They committed an armed robbery not a petty theft.No surprise if they pulled a weapon on police. Little choice in that case.


----------



## Liverpool_fan (Feb 24, 2012)

Let's face it, there is no point of commenting or speculating when we don't know what happened. Killing should always be the last resort anytime, but there can be many such circumstances which can force that last resort as well.



Sarath said:


> Leave them, let them flee, coax, threaten them to surrender, risk your life and nab them, or use counter fire or the most aggressive, shoot without provocation?

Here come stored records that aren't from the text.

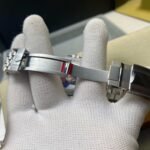 New Rolex GMT Master II M126710GRNR-0003 Watches Clean Factory - Image 9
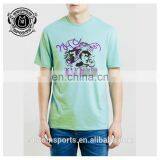 Cheap Wholesale Tshirts for Blank Design With Couple thumbnail-1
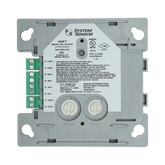 Módulo de Sincronización Inalámbrico / Compatible con Paneles Notifier, Fire-Lite, Silent Knight y Farenhyt / Incluye Baterías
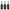 Hytera PD405 Digital Two Way Radio Quad Pack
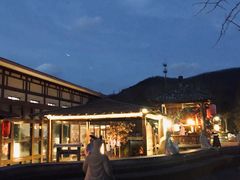 -金石唐风国际温泉会馆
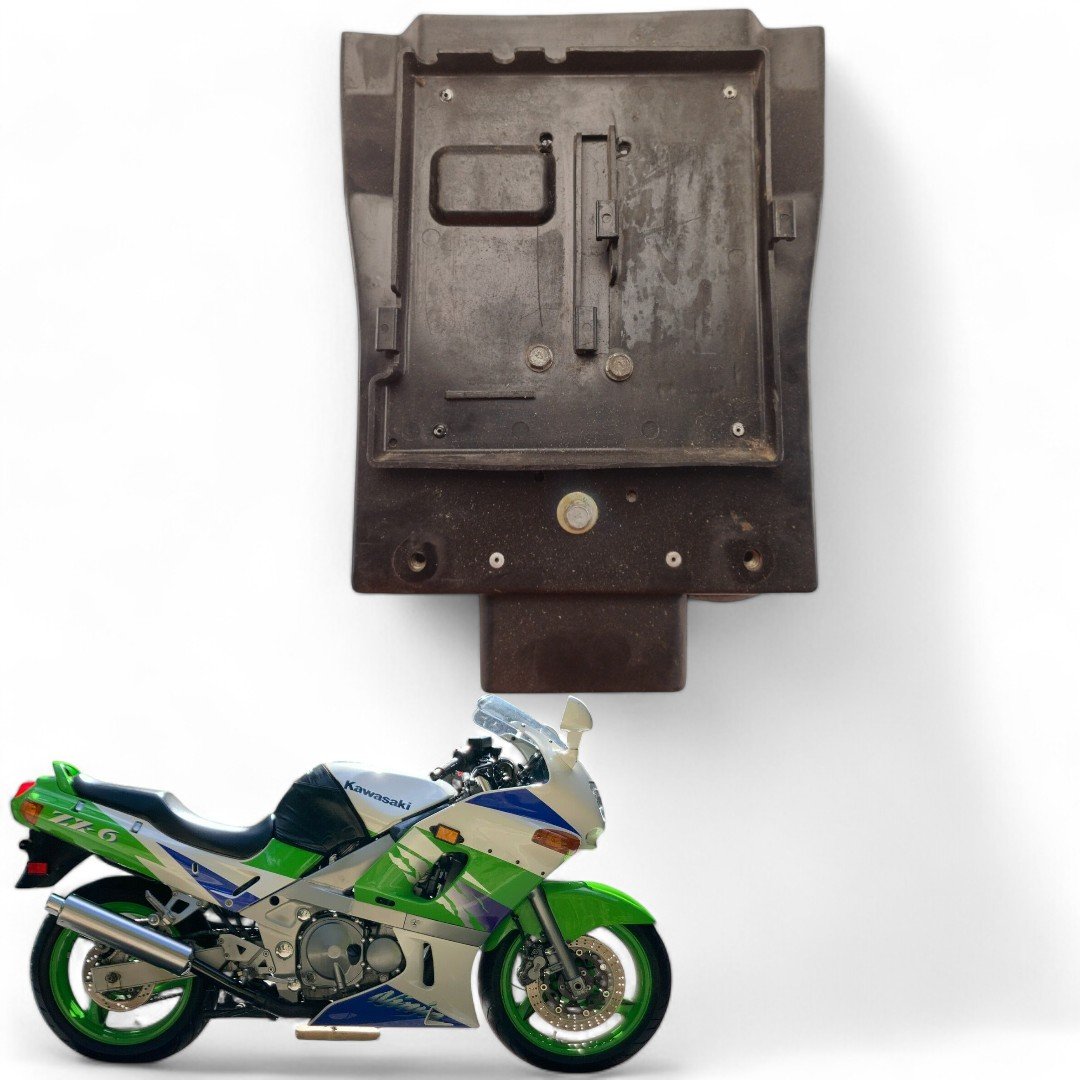 takakogaso  Kawasaki Ninja a partir de 2002 Zx-6r 600cc | Chaves na Mão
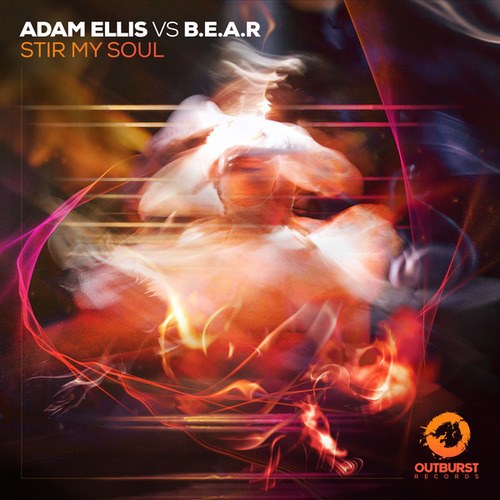 Adam Ellis-Stir My Soul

Have them surrounded, wherever they are and release tear gas are few of other possible techniques. (OK tear gas is for controlling crowds but any such equivalent if applicable).


----------



## Arsenal_Gunners (Feb 24, 2012)

Liverpool_fan said:


> Let's face it, there is no point of commenting or speculating when we don't know what happened.
> 
> 
> Have them surrounded, wherever they are and release tear gas are few of other possible techniques. (OK tear gas is for controlling crowds but any such equivalent as possible).



Easier said than done.


----------



## Liverpool_fan (Feb 24, 2012)

Arsenal_Gunners said:


> Easier said than done.



Yes but that option should be exhausted before any encounter.


----------



## Arsenal_Gunners (Feb 24, 2012)

If a man pulls a weapon on police he is dead,especially if they were being hunted for being armed robbers.


----------



## Liverpool_fan (Feb 24, 2012)

Yes but I'll call that the policeman acting on self-defense rather than engaging on an encounter in that case. Even an ordinary citizen can kill to defend himself.


----------



## Arsenal_Gunners (Feb 24, 2012)

They are the same thing,the police retaliates in self defence and it becomes a full blown gunfight or "encounter"

I am not judging if this case was fake or not.I am only saying that what the human right activists are suggesting just isn't viable in real situations.It's your life or theirs.


----------